週1回投与型のジペプチジルペプチダーゼ(DPP)-4阻害薬、トレラグリプチン(開発コードSYR-472)の国内第3相臨床試験の結果を、川崎医科大学の加来浩平氏が発表した。

 対象は、食事療法および運動療法では効果が不十分なT2DM患者。登録患者を8週のスクリーニング期間後に、トレラグリプチン群(100mg/週1回、102例)、アログリプチン群(25mg/日、92例)、プラセボ群(51例)にランダムに割り付け、24週間追跡した。

 主要評価項目は、ベースラインからのHbA1cの変化量とし、安全性については有害事象、バイタルサイン、12誘導心電図、血液生化学検査値などを評価した。

 患者の背景因子は、年齢58.9歳(男性76.1%)、体重68.1kg、BMI25.0、HbA1c7.8%、空腹時血糖162.6mg/dLなどだった。

 HbA1cのベースラインからの変化量はトレラグリプチン群が−0.32%、アログリプチン群が−0.46%、プラセボ群が+0.24%で、プラセボ群に対して実薬が投与された2群では、有意なHbA1cの低下を認めた(どちらもP<0.0001)。
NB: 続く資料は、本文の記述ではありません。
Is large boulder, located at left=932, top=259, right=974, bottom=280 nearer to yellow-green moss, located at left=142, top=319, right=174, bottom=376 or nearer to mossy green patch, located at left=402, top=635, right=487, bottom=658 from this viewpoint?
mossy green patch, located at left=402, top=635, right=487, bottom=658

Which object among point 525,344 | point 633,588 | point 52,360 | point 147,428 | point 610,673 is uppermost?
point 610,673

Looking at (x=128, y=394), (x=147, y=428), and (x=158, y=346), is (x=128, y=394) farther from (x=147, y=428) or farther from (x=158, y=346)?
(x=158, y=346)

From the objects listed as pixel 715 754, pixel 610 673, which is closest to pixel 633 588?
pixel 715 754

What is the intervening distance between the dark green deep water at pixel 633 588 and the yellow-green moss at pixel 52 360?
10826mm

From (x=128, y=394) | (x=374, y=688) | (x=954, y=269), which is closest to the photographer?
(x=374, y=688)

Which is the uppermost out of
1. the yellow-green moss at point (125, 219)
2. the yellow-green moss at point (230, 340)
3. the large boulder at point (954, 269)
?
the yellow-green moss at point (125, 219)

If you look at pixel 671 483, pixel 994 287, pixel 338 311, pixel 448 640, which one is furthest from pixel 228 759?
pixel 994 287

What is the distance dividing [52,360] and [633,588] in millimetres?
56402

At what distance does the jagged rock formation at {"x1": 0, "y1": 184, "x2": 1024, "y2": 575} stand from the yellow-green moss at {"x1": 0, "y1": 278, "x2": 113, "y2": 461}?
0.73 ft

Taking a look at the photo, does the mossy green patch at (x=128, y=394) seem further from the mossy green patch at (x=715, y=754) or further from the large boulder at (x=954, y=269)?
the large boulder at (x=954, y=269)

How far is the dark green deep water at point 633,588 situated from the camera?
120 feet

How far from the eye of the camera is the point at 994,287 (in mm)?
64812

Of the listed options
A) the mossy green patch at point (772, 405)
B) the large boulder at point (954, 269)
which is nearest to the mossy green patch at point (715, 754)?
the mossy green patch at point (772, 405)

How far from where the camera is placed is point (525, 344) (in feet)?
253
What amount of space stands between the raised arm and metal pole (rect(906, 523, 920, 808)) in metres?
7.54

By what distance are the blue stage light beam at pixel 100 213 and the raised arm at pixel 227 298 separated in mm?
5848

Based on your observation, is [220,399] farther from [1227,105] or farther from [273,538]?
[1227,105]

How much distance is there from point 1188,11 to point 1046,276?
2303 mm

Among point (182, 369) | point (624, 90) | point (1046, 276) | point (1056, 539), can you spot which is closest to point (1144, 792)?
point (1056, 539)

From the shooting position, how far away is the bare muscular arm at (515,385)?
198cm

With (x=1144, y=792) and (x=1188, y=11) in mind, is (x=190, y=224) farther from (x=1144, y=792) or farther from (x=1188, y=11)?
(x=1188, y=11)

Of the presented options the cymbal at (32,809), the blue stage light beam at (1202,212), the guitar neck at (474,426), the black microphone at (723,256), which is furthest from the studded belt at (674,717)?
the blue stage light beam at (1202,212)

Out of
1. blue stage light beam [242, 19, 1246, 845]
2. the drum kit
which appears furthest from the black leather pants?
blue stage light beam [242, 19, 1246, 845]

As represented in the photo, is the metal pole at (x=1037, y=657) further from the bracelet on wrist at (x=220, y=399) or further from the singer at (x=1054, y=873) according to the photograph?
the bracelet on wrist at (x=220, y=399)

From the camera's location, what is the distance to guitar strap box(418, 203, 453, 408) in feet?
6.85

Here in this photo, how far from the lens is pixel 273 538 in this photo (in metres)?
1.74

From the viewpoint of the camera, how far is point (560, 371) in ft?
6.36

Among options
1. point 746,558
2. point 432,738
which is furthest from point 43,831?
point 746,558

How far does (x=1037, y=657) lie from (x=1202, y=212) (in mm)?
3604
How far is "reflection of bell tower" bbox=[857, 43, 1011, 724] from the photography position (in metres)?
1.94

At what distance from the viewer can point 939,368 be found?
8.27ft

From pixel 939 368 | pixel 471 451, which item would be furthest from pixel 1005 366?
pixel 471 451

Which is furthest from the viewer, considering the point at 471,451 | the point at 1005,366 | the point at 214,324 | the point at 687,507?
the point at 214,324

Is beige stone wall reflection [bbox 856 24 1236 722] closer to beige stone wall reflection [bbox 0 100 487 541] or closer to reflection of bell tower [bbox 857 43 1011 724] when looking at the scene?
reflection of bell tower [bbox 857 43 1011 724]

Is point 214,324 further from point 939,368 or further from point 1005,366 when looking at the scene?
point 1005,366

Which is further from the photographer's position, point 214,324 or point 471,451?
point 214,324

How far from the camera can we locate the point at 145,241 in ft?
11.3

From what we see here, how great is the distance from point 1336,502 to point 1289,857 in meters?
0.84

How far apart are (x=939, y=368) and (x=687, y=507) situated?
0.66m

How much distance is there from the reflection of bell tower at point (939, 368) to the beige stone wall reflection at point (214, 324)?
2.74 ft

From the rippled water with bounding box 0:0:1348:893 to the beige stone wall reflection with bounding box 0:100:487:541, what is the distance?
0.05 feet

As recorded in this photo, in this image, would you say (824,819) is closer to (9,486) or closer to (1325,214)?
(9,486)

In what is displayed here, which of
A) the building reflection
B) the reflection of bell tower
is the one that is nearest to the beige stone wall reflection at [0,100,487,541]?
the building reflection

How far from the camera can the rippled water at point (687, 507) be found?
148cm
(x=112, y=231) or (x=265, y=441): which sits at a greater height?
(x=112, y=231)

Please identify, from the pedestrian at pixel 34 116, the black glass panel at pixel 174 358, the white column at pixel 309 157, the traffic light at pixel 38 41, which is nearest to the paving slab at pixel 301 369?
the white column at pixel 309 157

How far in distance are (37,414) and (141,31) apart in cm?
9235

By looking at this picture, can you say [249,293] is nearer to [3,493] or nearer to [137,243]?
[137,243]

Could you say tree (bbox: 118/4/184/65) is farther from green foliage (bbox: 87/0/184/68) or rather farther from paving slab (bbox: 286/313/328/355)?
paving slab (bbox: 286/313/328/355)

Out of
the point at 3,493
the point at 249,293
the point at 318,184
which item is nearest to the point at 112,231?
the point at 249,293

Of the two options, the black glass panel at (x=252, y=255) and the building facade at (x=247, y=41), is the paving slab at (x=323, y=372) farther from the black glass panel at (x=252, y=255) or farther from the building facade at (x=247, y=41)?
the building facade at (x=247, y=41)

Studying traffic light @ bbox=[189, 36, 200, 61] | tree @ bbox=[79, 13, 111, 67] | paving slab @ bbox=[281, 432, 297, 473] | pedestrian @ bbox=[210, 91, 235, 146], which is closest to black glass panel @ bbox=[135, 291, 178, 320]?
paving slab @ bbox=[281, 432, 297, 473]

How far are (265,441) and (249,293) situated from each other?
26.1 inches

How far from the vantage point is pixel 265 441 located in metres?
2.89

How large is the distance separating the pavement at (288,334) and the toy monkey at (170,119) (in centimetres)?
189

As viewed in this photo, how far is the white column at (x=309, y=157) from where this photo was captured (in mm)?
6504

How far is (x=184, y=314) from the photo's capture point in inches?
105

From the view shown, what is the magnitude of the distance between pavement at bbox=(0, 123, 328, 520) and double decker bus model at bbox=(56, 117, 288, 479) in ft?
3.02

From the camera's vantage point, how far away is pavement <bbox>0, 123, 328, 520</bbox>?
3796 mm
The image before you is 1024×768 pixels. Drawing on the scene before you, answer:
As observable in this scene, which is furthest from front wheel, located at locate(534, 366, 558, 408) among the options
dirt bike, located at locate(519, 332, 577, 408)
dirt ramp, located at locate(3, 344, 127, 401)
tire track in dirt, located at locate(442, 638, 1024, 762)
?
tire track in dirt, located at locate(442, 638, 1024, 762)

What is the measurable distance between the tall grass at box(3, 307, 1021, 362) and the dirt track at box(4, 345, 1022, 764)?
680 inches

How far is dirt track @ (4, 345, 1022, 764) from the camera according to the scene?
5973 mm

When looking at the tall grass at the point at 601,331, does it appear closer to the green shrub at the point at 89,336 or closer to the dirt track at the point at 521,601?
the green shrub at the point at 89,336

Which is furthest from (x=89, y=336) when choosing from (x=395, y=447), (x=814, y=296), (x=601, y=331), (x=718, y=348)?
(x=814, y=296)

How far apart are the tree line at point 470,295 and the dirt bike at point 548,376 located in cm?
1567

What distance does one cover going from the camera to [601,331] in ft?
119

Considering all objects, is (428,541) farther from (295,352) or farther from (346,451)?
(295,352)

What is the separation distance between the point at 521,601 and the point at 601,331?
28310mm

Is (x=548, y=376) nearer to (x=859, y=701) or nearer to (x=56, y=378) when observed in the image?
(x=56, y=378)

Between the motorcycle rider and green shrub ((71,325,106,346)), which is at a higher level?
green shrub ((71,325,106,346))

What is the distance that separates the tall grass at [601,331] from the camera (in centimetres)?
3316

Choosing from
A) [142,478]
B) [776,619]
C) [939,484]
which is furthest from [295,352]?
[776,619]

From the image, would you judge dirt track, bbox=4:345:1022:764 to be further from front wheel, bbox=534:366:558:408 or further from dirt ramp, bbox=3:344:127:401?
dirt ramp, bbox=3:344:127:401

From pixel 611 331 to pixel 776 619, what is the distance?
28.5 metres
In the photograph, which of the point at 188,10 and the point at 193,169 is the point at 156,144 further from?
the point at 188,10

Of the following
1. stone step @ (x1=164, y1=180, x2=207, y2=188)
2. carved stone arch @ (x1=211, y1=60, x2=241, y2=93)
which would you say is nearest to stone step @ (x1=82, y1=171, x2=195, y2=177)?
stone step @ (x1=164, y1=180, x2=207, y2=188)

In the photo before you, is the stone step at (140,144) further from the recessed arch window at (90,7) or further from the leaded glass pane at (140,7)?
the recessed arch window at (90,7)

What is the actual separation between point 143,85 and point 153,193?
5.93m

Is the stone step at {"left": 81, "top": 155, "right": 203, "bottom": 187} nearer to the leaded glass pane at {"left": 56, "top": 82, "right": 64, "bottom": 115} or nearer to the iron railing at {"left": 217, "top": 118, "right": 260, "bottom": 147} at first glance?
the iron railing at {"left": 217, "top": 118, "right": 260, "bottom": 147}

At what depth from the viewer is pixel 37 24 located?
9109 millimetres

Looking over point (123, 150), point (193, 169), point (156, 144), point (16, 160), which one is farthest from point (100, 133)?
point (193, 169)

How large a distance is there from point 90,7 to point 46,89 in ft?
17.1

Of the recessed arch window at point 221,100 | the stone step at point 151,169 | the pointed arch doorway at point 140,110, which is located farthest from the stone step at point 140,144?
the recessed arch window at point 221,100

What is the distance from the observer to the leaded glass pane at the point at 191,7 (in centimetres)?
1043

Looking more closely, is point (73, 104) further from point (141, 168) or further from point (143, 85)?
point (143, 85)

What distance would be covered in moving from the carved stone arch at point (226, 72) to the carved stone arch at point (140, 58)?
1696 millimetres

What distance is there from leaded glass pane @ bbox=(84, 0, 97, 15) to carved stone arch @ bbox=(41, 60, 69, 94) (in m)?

 また、最小二乗平均の差(トレラグリプチン群−アログリプチン群)は0.11%(95%CI−0.054〜0.281%)となり、アログリプチン群に対するトレラグリプチン群の非劣性が認められた(マージン0.40%)。

 24週にわたるDPP-4活性の阻害率については、トレラグリプチン群とアログリプチン群で差はなかった。

 安全性については、全ての有害事象がトレラグリプチン群67例(66.3%)、アログリプチン群57例(62.0%)、プラセボ群32例(64.0%)、薬剤と関連した有害事象がそれぞれ5例(5.0%)、7例(7.6%)、3例(6.0%)、投与中止に至ったものが6例(5.9%)、1例(1.1%)、1例(2.0%)だった。

 加来氏は、「トレラグリプチンの作用はアログリプチンに対して非劣性であり、忍容性も良好だった。1週間に1回の投与で済む本剤による治療は、T2 DM治療の選択肢の1つになる」と結論。実臨床での位置付けについて、「服用回数が少なくて済むことから、併用薬剤がない早期の糖尿病患者などでメリットが大きいだろう」と述べた。

 本薬剤は14年3月、武田薬品工業が厚生労働省に製造承認を申請しており、今年度中の承認が見込まれている。